Problem description:
Would you repeat all of the records underneath, exactly as written?

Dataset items
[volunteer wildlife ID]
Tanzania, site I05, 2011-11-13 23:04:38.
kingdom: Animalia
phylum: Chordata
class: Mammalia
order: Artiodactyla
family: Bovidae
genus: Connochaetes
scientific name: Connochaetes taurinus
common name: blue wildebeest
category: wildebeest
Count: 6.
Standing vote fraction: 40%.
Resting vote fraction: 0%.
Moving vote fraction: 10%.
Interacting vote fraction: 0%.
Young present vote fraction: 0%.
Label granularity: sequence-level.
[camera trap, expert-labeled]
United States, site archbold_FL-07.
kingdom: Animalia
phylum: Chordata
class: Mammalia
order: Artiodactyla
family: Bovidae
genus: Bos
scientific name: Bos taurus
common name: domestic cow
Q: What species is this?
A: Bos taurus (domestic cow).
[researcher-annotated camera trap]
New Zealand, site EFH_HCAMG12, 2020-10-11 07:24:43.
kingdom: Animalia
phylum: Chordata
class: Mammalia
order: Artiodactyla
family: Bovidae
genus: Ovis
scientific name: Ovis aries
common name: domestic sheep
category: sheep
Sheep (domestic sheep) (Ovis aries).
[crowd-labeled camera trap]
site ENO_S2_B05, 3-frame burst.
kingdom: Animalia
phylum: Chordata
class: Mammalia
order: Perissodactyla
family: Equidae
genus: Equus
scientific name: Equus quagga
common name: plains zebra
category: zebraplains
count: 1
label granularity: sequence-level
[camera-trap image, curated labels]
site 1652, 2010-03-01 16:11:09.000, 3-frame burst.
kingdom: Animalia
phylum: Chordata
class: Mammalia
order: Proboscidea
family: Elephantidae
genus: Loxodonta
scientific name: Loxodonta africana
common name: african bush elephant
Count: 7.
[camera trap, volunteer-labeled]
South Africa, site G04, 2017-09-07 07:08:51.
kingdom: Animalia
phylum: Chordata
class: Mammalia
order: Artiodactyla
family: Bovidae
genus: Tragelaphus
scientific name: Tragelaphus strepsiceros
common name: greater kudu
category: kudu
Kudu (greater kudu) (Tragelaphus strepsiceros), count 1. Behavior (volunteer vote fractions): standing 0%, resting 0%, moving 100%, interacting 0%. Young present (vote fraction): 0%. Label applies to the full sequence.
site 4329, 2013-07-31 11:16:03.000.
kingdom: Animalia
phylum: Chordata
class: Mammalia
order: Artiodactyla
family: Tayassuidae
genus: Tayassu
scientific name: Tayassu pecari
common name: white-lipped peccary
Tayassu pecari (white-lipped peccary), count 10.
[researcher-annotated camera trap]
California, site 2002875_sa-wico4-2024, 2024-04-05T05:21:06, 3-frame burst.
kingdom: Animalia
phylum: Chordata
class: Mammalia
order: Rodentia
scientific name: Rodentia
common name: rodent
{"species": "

Solution to the exercise:
[volunteer wildlife ID]
Tanzania, site I05, 2011-11-13 23:04:38.
kingdom: Animalia
phylum: Chordata
class: Mammalia
order: Artiodactyla
family: Bovidae
genus: Connochaetes
scientific name: Connochaetes taurinus
common name: blue wildebeest
category: wildebeest
Count: 6.
Standing vote fraction: 40%.
Resting vote fraction: 0%.
Moving vote fraction: 10%.
Interacting vote fraction: 0%.
Young present vote fraction: 0%.
Label granularity: sequence-level.
[camera trap, expert-labeled]
United States, site archbold_FL-07.
kingdom: Animalia
phylum: Chordata
class: Mammalia
order: Artiodactyla
family: Bovidae
genus: Bos
scientific name: Bos taurus
common name: domestic cow
Q: What species is this?
A: Bos taurus (domestic cow).
[researcher-annotated camera trap]
New Zealand, site EFH_HCAMG12, 2020-10-11 07:24:43.
kingdom: Animalia
phylum: Chordata
class: Mammalia
order: Artiodactyla
family: Bovidae
genus: Ovis
scientific name: Ovis aries
common name: domestic sheep
category: sheep
Sheep (domestic sheep) (Ovis aries).
[crowd-labeled camera trap]
site ENO_S2_B05, 3-frame burst.
kingdom: Animalia
phylum: Chordata
class: Mammalia
order: Perissodactyla
family: Equidae
genus: Equus
scientific name: Equus quagga
common name: plains zebra
category: zebraplains
count: 1
label granularity: sequence-level
[camera-trap image, curated labels]
site 1652, 2010-03-01 16:11:09.000, 3-frame burst.
kingdom: Animalia
phylum: Chordata
class: Mammalia
order: Proboscidea
family: Elephantidae
genus: Loxodonta
scientific name: Loxodonta africana
common name: african bush elephant
Count: 7.
[camera trap, volunteer-labeled]
South Africa, site G04, 2017-09-07 07:08:51.
kingdom: Animalia
phylum: Chordata
class: Mammalia
order: Artiodactyla
family: Bovidae
genus: Tragelaphus
scientific name: Tragelaphus strepsiceros
common name: greater kudu
category: kudu
Kudu (greater kudu) (Tragelaphus strepsiceros), count 1. Behavior (volunteer vote fractions): standing 0%, resting 0%, moving 100%, interacting 0%. Young present (vote fraction): 0%. Label applies to the full sequence.
site 4329, 2013-07-31 11:16:03.000.
kingdom: Animalia
phylum: Chordata
class: Mammalia
order: Artiodactyla
family: Tayassuidae
genus: Tayassu
scientific name: Tayassu pecari
common name: white-lipped peccary
Tayassu pecari (white-lipped peccary), count 10.
[researcher-annotated camera trap]
California, site 2002875_sa-wico4-2024, 2024-04-05T05:21:06, 3-frame burst.
kingdom: Animalia
phylum: Chordata
class: Mammalia
order: Rodentia
scientific name: Rodentia
common name: rodent
{"species": "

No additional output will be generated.